-- BEGIN MATERIAL SHOWN --

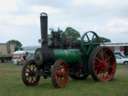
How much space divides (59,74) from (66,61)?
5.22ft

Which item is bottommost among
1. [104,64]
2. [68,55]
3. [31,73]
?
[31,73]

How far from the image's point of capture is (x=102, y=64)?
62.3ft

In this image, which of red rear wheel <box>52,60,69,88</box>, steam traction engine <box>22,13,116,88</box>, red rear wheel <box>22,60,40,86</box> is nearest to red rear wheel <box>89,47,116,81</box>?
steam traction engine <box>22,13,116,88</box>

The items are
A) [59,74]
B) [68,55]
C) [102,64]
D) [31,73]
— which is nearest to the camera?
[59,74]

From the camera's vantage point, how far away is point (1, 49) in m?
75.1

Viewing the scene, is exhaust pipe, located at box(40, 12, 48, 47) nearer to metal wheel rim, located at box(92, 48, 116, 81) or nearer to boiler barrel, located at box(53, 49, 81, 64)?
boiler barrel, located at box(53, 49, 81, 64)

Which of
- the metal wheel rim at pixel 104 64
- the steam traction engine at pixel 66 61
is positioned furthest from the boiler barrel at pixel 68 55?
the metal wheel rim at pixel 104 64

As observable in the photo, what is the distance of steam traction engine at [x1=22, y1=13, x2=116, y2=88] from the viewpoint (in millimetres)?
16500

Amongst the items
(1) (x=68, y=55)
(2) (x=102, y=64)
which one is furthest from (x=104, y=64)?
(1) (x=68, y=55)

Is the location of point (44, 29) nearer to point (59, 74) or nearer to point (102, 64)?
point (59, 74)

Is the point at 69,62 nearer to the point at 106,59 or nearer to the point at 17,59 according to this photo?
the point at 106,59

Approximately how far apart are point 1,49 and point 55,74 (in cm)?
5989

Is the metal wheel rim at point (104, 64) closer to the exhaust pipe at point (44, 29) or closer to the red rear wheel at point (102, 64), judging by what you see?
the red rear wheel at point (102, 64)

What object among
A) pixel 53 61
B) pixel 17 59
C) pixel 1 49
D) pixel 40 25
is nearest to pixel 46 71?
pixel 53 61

-- END MATERIAL SHOWN --
-- BEGIN MATERIAL SHOWN --

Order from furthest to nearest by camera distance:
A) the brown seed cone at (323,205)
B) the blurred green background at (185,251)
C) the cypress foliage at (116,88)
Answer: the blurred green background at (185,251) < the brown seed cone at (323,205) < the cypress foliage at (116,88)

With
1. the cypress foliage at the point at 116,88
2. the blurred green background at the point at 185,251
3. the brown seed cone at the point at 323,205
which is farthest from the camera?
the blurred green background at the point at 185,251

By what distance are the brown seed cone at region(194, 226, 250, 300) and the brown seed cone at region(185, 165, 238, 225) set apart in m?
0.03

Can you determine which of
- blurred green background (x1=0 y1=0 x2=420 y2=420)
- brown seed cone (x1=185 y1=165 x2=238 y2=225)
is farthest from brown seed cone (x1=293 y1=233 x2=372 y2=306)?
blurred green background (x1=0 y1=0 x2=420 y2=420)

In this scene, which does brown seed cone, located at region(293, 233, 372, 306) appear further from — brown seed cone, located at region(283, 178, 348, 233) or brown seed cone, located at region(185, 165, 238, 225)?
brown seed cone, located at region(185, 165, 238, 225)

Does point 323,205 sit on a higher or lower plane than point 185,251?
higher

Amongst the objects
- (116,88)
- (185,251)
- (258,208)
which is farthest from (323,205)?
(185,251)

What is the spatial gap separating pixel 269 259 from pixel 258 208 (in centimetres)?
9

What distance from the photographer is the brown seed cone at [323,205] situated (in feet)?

-- END MATERIAL SHOWN --
-- BEGIN MATERIAL SHOWN --

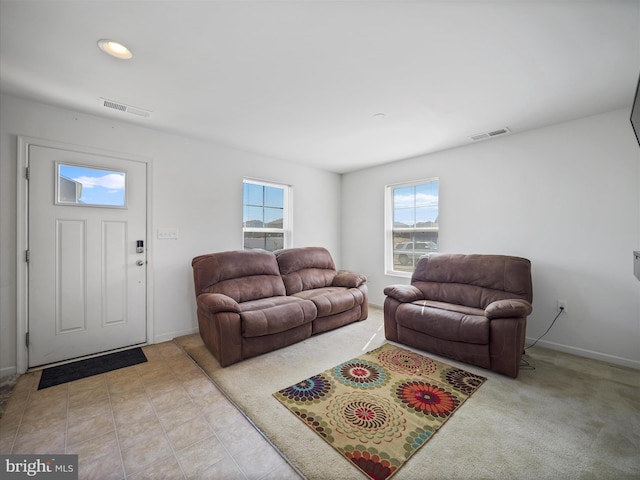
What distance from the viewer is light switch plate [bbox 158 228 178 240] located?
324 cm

-- END MATERIAL SHOWN --

- _WHAT TO PRODUCE_
Extract every line above that contains the word "pipe", and copy each one out. Case counts.

- _EXERCISE RESPONSE_
Viewing the scene, is exhaust pipe, located at box(40, 12, 48, 47) nearer to metal wheel rim, located at box(92, 48, 116, 81) or nearer to boiler barrel, located at box(53, 49, 81, 64)?
Is the metal wheel rim at point (104, 64) closer to the exhaust pipe at point (44, 29) or closer to the red rear wheel at point (102, 64), judging by what you see?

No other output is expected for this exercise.